* _EXTRAIT SOURCE_:
Les vieux métiers 

La rue Gambetta, c’est l'ancienne rue de la Cure où vit M. Bernard Constantin. Tout le monde l'appelle « Fanus ». C'était un excellent menuisier. Il est maintenant trop âgé pour travailler, mais nous l'apprécions tous ! Fanus est né à Macau, le 12 novembre 1845. Cette rue était si étroite qu'une charrette avait juste la place pour passer ; si on tendait les bras, la main droite touchait la mercerie de Rosa, tandis que la main gauche touchait la pâtisserie de Corinne. L'atelier de Fanus était toujours ouvert. On voit sa fine silhouette aller et venir. Son sourire était gracieux et avenant, ses longs cheveux blancs très soyeux, accompagnaient des yeux malicieux. En passant, on respirait la bonne odeur des ripes et du son de bois... tout doucement, il poussait le rabot. Vlan... Vlan... En rêvant. Il adorait, il travaillait, il pensait constamment à son petit-fils, Pierre Avinen. Pierre Avinen chante, en frac, chapeau haut de forme. Quelle aisance sur la scène. Quel art pour esquisser des pas de danse. Il est très applaudi dans tout le Sud-ouest, en particulier au Casino de Bordeaux, qui est installé place des Quinconces, en plein air. Son répertoire est varié, mais quel art pour chanter la Quarantaine. Il a une façon si cocasse

de bomber son ventre que tout l'auditoire rit. C'est un fervent admirateur de Max Linder,
qu'il imite souvent. Max Linder est né à Ambarès, il fait du cinéma. Dans la région, tous les
cinémas donnent un film de Max Linder. Pierre Avinen ne cherche pas à s’expatrier, mais
il est un chanteur bordelais à succès.

Autrefois, la rue Gambetta n'était pas comme aujourd'hui. Elle était beaucoup plus étroite. C'est la commune qui décida, en 1925, d'établir un plan d'alignement et qui fit démolir quelques bâtisses pour élargir l'entrée de cette rue notamment la pâtisserie de M. Cadre. Près de l'ancien atelier de la famille Deschans, c'est l'atelier de Zélima qui est sur la droite. Zélima Miquau, est une des meilleures couturières du village. Elle allait à domicile, faire des robes et, en particulier, le fameux tablier noir d'écolier. Elle savait aussi faire de solides culottes pour les garçons. À la rigueur, elle ravaudait bas et chaussettes. Il fut un temps, l'institutrice eut la charge de recruter une monitrice de couture pour les filles de l'école. Mlle Bartherote avait choisi Zélima, parce qu'elle aimait le travail bien fait. Trois après-midi par semaine, Zélima faisait faire à des élèves des ourlets, des surjets, du point de croix, du point d'épine ; vers la fin de l'année scolaire, quand elle jugeait l'enfant assez habile, elle l'invitait à franchir l'ultime difficulté : la boutonnière. Combien de générations de filles ont appris sous sa direction, ainsi, à surmonter les restrictions du ménage en assurant la couture familiale.

* _DONNÉES FOURNIES_:
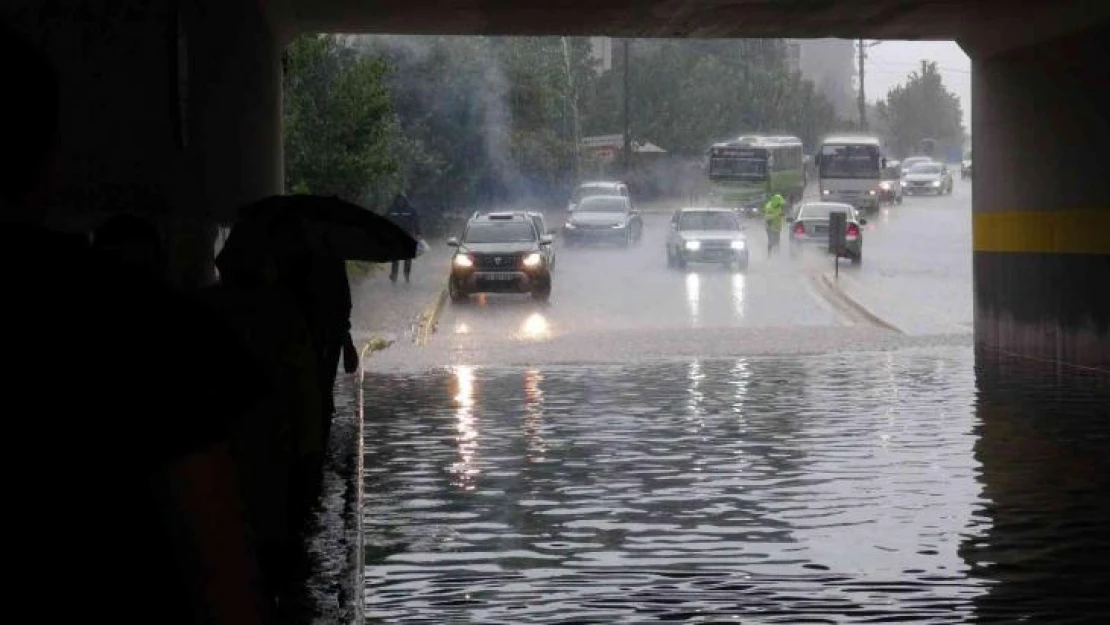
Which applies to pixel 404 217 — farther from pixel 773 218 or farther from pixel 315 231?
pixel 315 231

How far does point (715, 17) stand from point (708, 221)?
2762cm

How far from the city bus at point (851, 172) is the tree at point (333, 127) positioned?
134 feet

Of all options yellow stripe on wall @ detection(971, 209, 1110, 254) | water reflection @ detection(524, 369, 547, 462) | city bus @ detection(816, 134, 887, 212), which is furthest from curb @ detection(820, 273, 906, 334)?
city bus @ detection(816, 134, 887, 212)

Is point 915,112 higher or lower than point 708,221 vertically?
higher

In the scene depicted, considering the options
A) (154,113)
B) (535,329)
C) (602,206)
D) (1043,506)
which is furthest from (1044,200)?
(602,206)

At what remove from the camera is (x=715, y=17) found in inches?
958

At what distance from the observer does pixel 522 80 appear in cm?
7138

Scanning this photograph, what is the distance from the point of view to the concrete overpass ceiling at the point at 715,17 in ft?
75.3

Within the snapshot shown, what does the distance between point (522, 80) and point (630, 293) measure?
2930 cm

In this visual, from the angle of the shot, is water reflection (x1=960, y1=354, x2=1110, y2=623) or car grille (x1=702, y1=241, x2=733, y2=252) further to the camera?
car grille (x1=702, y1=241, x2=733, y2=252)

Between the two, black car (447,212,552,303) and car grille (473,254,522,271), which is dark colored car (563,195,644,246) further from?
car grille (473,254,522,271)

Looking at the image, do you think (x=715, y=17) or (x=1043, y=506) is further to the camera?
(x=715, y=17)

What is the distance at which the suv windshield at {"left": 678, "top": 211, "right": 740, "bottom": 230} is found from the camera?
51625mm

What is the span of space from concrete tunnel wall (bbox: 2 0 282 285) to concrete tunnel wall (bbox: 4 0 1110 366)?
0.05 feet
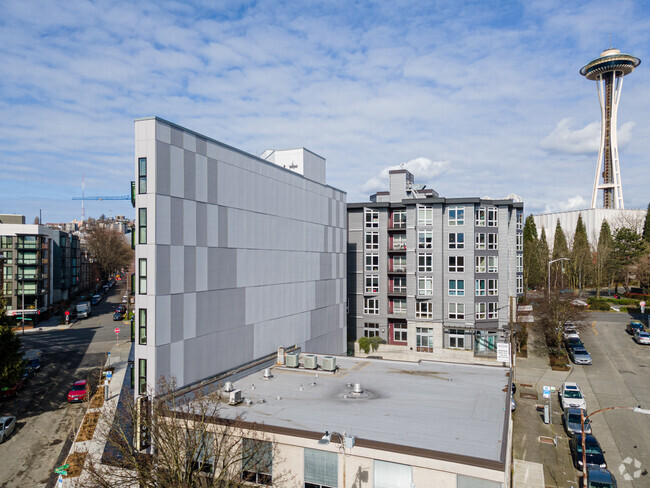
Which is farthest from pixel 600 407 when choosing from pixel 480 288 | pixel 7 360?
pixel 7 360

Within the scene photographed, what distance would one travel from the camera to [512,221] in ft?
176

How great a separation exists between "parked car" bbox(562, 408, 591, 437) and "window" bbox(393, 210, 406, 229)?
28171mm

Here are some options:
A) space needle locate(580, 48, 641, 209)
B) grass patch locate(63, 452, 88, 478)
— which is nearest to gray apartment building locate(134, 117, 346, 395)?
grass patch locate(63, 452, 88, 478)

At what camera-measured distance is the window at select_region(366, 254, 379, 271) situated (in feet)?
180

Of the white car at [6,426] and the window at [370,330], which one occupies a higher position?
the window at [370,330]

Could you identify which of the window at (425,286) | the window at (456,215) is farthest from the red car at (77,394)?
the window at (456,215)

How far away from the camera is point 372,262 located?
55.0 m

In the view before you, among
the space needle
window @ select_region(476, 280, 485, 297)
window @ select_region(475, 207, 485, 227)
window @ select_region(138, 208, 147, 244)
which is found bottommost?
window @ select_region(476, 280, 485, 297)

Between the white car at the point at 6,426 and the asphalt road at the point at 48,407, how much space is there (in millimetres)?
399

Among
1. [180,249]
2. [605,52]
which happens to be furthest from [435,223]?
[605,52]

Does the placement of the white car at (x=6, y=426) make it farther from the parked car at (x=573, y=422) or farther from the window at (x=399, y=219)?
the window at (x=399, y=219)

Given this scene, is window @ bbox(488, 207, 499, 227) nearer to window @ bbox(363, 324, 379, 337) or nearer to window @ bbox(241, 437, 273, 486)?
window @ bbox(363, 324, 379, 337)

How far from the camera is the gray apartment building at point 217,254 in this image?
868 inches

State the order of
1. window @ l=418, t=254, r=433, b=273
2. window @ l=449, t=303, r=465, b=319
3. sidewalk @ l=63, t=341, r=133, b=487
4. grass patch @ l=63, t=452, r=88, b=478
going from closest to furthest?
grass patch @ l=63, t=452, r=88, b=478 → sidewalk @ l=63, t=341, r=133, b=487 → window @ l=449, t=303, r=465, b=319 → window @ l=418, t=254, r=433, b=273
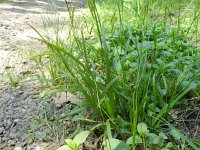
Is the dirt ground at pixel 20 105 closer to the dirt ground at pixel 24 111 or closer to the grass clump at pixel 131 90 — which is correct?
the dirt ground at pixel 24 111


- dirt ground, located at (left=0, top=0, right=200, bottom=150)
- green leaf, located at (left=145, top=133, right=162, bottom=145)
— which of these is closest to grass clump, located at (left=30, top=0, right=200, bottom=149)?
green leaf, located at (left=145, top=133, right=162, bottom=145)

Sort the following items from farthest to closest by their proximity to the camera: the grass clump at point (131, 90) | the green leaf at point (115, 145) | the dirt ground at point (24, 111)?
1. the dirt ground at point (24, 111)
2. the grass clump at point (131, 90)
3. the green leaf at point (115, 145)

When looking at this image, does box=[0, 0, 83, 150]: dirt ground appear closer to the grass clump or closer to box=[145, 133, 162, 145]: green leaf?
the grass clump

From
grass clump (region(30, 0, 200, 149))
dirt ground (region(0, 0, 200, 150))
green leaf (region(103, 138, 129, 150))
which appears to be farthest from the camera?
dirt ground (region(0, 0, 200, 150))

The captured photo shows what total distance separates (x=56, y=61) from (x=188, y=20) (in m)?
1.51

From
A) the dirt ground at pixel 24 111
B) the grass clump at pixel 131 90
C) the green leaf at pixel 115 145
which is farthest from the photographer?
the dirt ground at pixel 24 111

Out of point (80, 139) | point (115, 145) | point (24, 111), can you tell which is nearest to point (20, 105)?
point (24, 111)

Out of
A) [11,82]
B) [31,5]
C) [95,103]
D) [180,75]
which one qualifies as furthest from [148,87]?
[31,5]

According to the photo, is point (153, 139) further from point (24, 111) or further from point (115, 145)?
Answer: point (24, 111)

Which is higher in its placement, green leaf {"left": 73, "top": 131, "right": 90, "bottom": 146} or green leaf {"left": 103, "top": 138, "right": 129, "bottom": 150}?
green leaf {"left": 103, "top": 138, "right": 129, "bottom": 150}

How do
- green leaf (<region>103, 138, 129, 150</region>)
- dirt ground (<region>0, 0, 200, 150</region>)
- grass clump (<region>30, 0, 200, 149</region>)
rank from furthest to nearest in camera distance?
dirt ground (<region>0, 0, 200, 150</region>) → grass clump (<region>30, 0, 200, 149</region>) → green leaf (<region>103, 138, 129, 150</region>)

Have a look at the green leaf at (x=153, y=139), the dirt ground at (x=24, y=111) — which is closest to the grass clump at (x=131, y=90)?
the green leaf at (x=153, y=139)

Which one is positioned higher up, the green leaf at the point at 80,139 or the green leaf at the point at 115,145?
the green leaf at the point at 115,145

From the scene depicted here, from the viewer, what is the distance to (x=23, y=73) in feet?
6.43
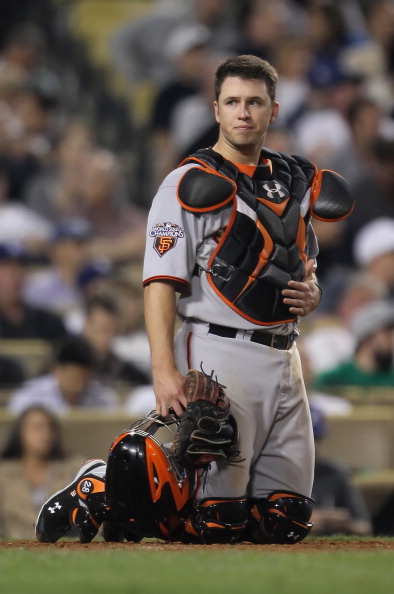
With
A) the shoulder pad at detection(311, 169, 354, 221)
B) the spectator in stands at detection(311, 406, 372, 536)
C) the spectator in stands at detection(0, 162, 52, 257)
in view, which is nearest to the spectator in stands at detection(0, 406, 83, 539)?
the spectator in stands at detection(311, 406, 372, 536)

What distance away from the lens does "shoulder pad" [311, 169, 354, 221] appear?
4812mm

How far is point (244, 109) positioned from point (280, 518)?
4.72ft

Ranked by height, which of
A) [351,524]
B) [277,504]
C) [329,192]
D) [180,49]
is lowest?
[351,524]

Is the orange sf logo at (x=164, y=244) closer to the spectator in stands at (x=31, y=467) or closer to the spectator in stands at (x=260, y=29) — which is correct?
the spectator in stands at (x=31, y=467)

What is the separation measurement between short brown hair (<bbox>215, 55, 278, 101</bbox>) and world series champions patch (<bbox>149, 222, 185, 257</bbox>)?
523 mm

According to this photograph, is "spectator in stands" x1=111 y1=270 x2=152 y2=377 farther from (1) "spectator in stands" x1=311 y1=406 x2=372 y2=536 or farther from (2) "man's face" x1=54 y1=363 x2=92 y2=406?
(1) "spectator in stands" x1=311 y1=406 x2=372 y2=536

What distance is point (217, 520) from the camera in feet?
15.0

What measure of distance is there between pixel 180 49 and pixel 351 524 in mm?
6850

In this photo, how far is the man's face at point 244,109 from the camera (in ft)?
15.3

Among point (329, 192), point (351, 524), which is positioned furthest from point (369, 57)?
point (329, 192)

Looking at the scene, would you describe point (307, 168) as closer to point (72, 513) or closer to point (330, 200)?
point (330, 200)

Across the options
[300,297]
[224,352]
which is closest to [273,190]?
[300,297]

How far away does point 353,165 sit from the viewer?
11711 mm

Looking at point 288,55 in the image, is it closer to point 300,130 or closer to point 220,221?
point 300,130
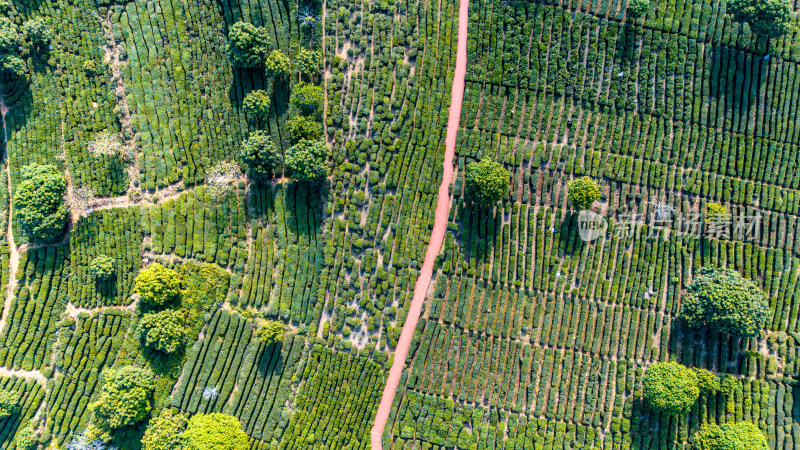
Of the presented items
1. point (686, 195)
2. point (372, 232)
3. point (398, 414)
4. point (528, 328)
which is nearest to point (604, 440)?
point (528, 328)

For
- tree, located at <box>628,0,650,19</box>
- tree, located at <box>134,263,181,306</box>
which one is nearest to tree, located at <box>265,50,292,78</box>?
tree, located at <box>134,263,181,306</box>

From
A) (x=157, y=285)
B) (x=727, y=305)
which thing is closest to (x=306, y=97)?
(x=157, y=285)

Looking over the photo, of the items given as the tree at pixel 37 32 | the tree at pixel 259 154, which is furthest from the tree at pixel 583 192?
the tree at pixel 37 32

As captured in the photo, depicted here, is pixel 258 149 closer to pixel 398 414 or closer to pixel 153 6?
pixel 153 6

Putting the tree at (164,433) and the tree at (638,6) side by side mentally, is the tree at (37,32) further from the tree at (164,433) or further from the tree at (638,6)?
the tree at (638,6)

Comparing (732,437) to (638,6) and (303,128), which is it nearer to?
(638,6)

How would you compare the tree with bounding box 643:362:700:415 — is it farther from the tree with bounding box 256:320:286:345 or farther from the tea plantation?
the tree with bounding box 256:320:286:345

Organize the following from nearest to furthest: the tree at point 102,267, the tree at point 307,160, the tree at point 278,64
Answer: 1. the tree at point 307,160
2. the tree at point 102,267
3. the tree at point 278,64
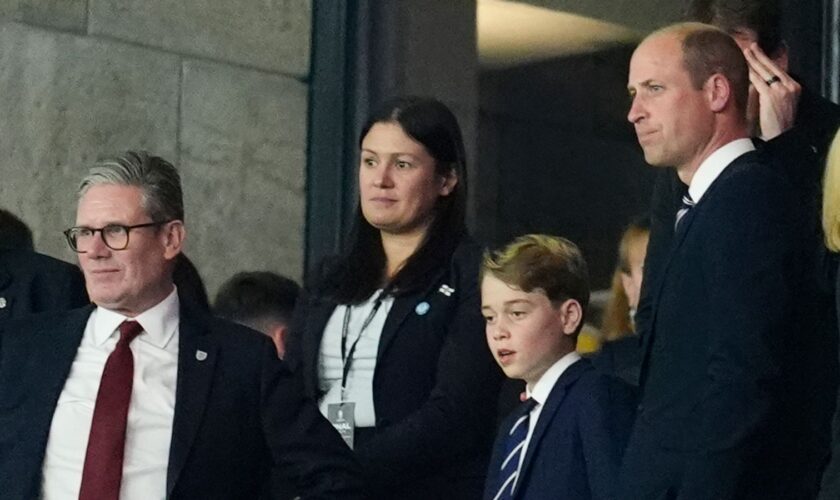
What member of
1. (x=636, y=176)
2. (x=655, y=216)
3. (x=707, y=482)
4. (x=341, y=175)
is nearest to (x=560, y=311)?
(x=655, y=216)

* _VOTRE CONSIGNE_: Recopiez le passage de l'extrait sur les vieux métiers qui va de « de bomber son » jusqu'à « bordelais à succès. » inclus.

* _EXERCICE TERMINÉ_:
de bomber son ventre que tout l'auditoire rit. C'est un fervent admirateur de Max Linder,
qu'il imite souvent. Max Linder est né à Ambarès, il fait du cinéma. Dans la région, tous les
cinémas donnent un film de Max Linder. Pierre Avinen ne cherche pas à s’expatrier, mais
il est un chanteur bordelais à succès.